Un blog pour les moniteurs, mais aussi pour les élèves conducteurs, pour permettre aux premiers d'exercer enfin librement leur métier (leur art!), et offrir aux seconds un enseignement de qualité, à moindre frais, dans une relation de confiance et de liberté.
Mais depuis cette date, les liens et les renvois que je m'étais astreint à insérer ont changé ou disparu, ce qui enlève beaucoup d'intérêt à ce que je voulais vous donner à lire. Et si on peut aller ici (cette page), on est loin de pouvoir accéder à tous les documents qui présentaient un intérêt. Bref, la page à laquelle je vous renvoie donne les grandes lignes du projet.

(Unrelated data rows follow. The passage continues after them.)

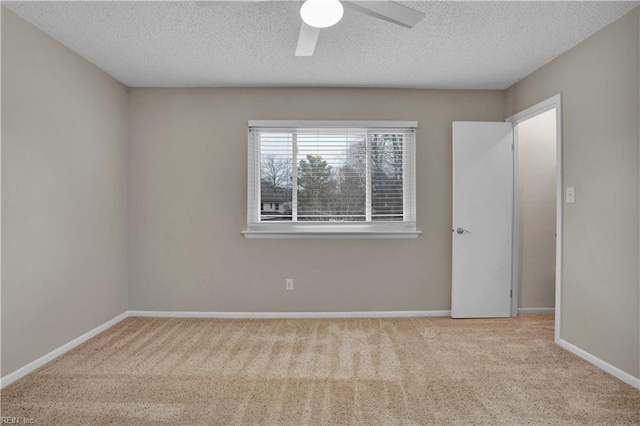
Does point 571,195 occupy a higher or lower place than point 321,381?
higher

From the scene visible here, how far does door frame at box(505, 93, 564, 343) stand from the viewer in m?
2.81

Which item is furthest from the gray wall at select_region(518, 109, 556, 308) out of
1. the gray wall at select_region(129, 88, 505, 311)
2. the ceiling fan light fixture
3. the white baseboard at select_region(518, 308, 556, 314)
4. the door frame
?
the ceiling fan light fixture

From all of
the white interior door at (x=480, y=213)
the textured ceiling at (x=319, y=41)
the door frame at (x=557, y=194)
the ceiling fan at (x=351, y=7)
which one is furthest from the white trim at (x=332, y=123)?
the ceiling fan at (x=351, y=7)

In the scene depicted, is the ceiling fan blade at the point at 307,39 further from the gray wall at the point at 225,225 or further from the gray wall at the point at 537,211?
the gray wall at the point at 537,211

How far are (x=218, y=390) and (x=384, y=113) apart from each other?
2960 mm

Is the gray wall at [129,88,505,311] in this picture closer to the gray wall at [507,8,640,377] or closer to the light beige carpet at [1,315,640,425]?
the light beige carpet at [1,315,640,425]

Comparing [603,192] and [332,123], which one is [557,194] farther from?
[332,123]

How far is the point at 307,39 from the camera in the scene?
209 centimetres

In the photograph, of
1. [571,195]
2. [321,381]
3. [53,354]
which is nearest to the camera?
[321,381]

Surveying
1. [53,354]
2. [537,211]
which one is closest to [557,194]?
[537,211]

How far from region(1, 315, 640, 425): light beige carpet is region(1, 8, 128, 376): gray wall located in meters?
0.35

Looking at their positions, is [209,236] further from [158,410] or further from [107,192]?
[158,410]

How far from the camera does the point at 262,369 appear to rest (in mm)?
2416

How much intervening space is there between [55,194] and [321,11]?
240cm
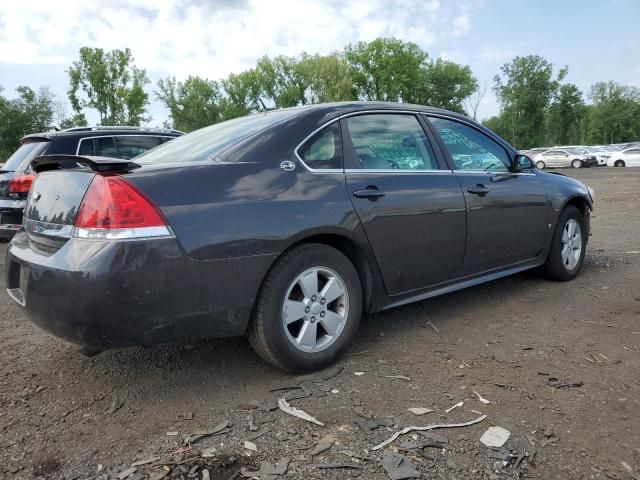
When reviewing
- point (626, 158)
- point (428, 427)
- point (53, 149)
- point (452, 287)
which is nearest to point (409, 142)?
point (452, 287)

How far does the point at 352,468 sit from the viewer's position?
212 centimetres

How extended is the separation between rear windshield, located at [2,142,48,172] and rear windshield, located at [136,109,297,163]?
4.03 meters

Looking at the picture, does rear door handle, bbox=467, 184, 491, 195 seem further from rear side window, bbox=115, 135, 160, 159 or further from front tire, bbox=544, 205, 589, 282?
rear side window, bbox=115, 135, 160, 159

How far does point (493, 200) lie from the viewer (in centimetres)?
399

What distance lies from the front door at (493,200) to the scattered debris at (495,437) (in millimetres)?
1636

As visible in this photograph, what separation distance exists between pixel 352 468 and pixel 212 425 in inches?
28.6

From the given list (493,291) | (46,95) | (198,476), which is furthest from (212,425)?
(46,95)

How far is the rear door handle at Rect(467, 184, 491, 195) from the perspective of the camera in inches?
151

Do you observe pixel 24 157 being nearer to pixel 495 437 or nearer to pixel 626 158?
pixel 495 437

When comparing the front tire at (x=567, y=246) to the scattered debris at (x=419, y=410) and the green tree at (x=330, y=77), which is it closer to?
the scattered debris at (x=419, y=410)

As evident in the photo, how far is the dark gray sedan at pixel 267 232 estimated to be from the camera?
2.44 metres

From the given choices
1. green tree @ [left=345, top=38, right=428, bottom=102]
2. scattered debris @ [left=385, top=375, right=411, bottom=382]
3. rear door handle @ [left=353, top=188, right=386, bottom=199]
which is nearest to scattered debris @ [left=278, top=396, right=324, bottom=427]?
scattered debris @ [left=385, top=375, right=411, bottom=382]

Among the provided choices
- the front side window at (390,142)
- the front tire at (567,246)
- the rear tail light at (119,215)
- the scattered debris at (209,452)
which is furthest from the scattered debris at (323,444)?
the front tire at (567,246)

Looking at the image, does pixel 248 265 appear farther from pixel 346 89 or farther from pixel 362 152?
pixel 346 89
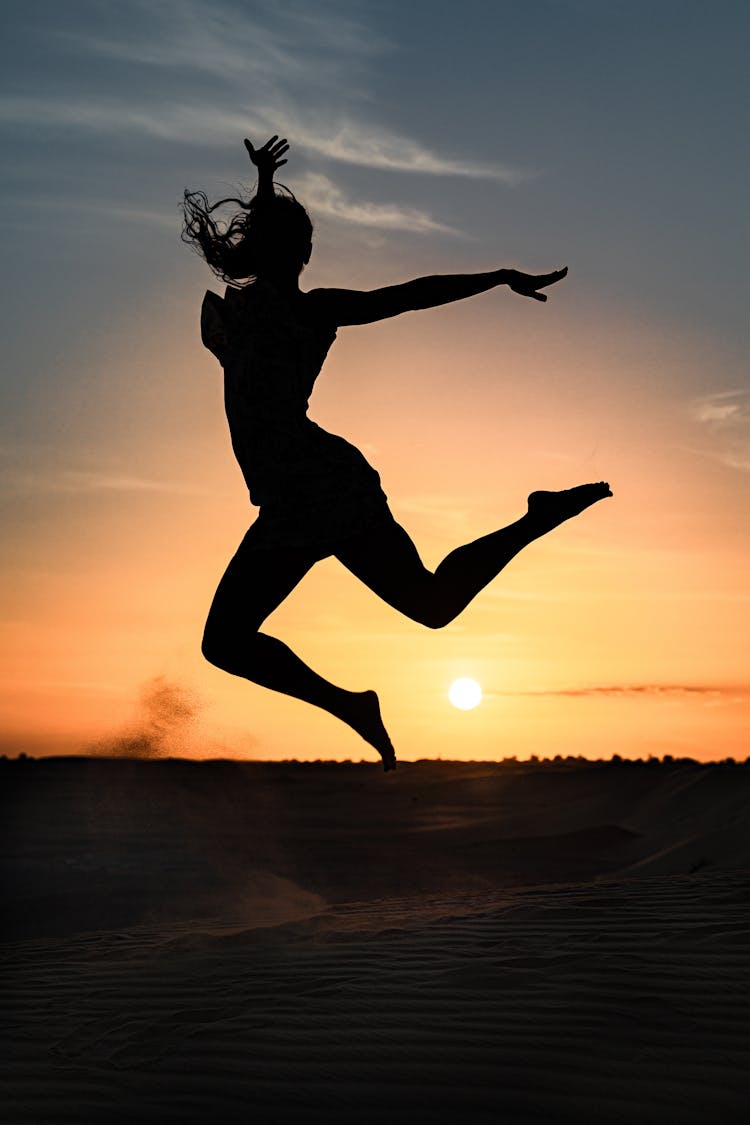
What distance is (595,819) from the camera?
51.1ft

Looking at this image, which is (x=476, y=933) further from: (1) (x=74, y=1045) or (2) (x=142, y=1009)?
(1) (x=74, y=1045)

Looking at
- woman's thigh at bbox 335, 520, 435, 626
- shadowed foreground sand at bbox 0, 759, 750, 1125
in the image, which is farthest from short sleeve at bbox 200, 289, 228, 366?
shadowed foreground sand at bbox 0, 759, 750, 1125

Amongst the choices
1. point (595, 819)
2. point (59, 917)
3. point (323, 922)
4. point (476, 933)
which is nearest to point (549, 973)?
point (476, 933)

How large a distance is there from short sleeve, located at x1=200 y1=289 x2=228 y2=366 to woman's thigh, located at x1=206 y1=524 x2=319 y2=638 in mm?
641

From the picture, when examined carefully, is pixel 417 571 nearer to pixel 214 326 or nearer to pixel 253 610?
pixel 253 610

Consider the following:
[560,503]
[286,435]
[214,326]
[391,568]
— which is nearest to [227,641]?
[391,568]

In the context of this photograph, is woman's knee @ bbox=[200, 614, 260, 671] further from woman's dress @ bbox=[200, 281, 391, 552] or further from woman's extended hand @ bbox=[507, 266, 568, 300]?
woman's extended hand @ bbox=[507, 266, 568, 300]

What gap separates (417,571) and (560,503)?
1.94ft

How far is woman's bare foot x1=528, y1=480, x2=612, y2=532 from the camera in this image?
4.38 m

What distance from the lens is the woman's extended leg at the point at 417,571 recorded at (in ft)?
13.7

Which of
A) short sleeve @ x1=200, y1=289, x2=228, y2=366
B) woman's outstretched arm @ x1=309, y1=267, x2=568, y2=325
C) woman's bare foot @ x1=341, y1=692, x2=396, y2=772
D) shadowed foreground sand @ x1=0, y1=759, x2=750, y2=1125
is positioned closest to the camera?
shadowed foreground sand @ x1=0, y1=759, x2=750, y2=1125

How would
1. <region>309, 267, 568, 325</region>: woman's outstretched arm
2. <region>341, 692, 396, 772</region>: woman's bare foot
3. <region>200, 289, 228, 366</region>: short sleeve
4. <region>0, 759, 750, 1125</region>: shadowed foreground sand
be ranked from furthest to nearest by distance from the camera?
1. <region>341, 692, 396, 772</region>: woman's bare foot
2. <region>200, 289, 228, 366</region>: short sleeve
3. <region>309, 267, 568, 325</region>: woman's outstretched arm
4. <region>0, 759, 750, 1125</region>: shadowed foreground sand

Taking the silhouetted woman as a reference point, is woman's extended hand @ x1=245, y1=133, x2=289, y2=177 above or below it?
above

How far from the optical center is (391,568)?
13.8ft
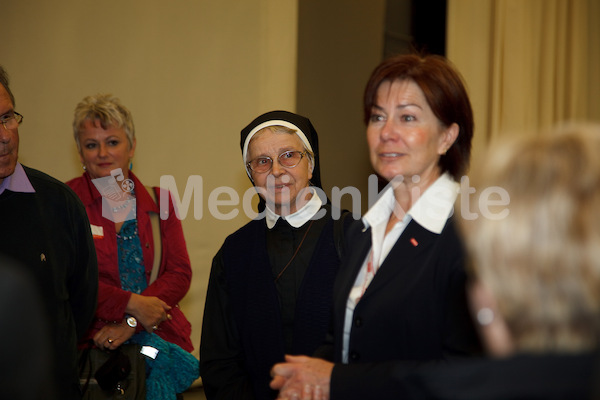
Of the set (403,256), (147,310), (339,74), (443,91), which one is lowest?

Maintenant, un rappel qui n'est pas inutile, rappelé dans l'annexe 1 du dossier de presse ministériel.
En France, 40 millions de personnes ont le permis de conduire, 80% ou plus dans les tranches d'âge de 25 à 65 ans et plus, mais moins de 50% dans la tranche 18-24 ans. Premier constat: on ne
passe pas son permis à 18 ans, mais bien plus tard, ce qui relativise le problème des "jeunes qui passent le permis"...
En 2007, 1,3 millions de candidats, mais 704.000 reçus, soit seulement un peu plus de 50% de réussite. Imaginons une France où on aurait un tel taux d'échec au brevet des collèges ou au bac...
combien de lycéens dans la rue?
Et dans ces données, une inégalité troublante: 49% de réussite pour la formation traditionnelle, 69% pour l'AAC-conduite accompagnée. De là à dire qu'on apprend vaguement à conduire à
l'auto-école, certes, mais tellement plus et mieux en conduisant la voiture de papa (qui ne sait pas enseigner, lui), il n'y a qu'un pas. Et ce pas permet de relativiser la qualité de la
formation offerte par les auto-écoles, et leur capacité à présenter des élèves ayant atteint le niveau requis.
On entre vite dans le vif du sujet: est-ce l'examen qu'il faut modifier pour obtenir de meilleurs résultats, ou sont-ce les auto-écoles qui doivent changer leurs méthodes et leur mode de gestion
pour atteindre le résultat recherché? Dans le premier cas, une simple circulaire suffirait ("Donnez le permis à 60% des candidats"), dans le second, il faudrait revoir toute la structure de
l'enseignement.
Vous le voyez, nous ne sommes pas au bout de nos peines.